Roudinesco’s observations remind one of literary critic John Carey’s provocations. On a visit to Dublin, in discussion with Irish literary critic Declan Kiberd, Carey dared to suggest that Joyce’s Ulysses was a treatment for insomnia. Carey was reheating a theme from his The Intellectuals and the Masses (Carey 2005), about the response of the English literary intelligentsia to the new phenomenon of mass culture more than a century ago. The Education Acts of the 1870s created a mass reading public with mass circulation newspapers. Literary intellectuals were hostile to these developments regarding universal education as a mistake. As Carey suggested, ‘they resented the “semi-literate” masses, despised their pretensions to culture and detested newspapers’ (Carey 2014, 326). They created ‘modernist literature which cultivates obscurity and depends on learned allusions, comprehensible only to the highly educated’ (327). Carey noted similar developments in the other arts.
Kiberd himself was to say something similar on the fortieth anniversary of May ’68.
Those who failed to make a revolution in the world settled instead for making one in language. They retreated from the streets and factories to university arts’ facilities. There they propounded extreme forms of post-structural theory in a specialist jargon, which no normally intelligent person could (or should) ever hope to understand.
(Kiberd 2008).
The ‘incomprehensible language’ and ‘specialist jargon’ of the Lacanian groups was in part an elitist response to the newly emergent mass therapy culture during the 1970s and 1980s including Anglo-American psychotherapy post-Freud. The Lacanian intent, never stated, was to exclude the therapy-hungry masses from such high culture and esoteric doctrines. When a colleague attempted to purchase a copy of Lacan’s Écrits in a small Parisian bookstore back in the ‘70s, the owner of the shop strongly discouraged him from spending his money on a text of such supreme difficulty.

» **Information supplied**
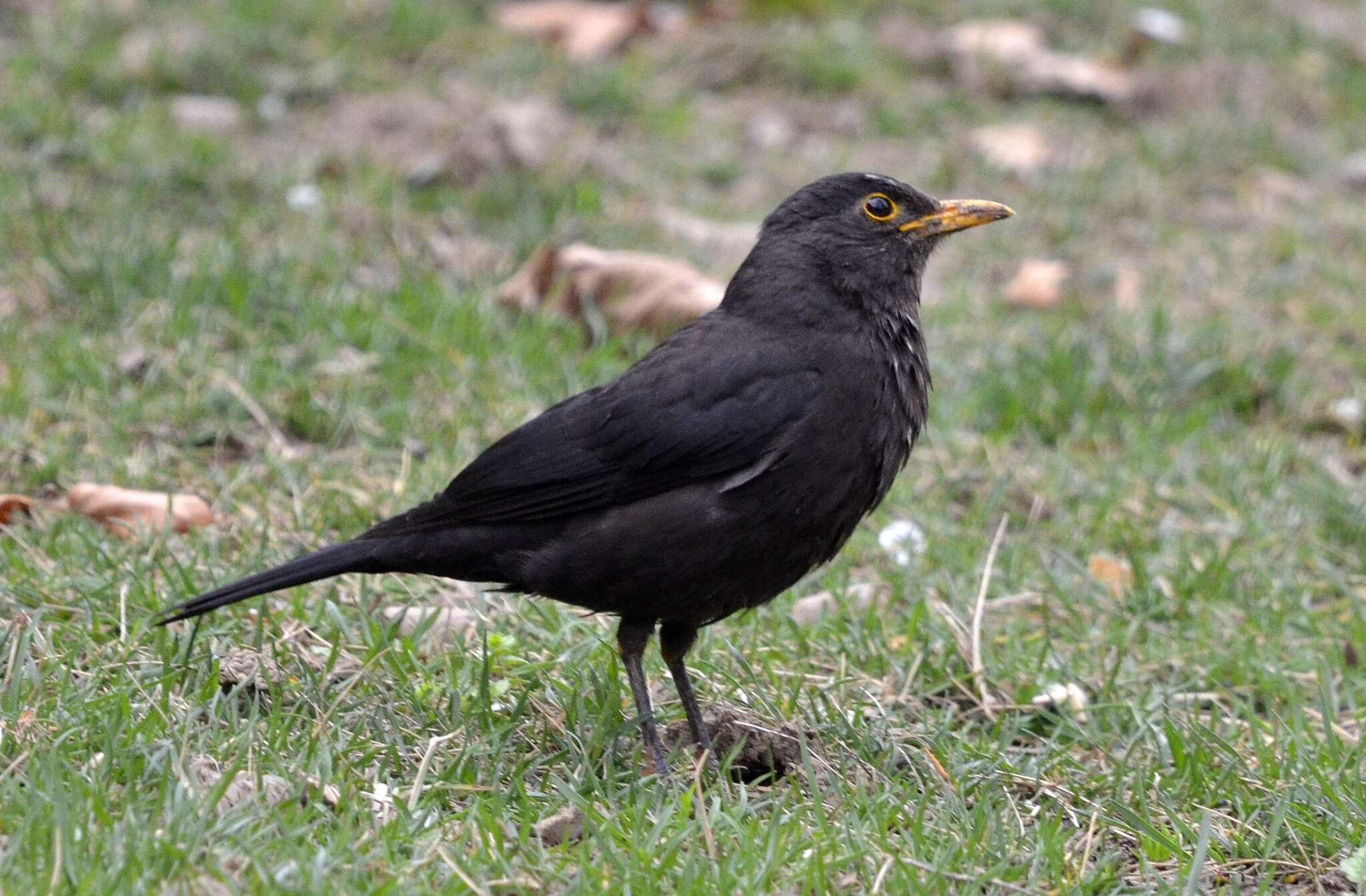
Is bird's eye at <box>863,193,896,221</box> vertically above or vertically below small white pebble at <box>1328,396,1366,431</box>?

» **Task requirements**
According to the passage on Lacanian jargon above, what did John Carey suggest Joyce's Ulysses was?

» **Answer for this exercise**
A treatment for insomnia.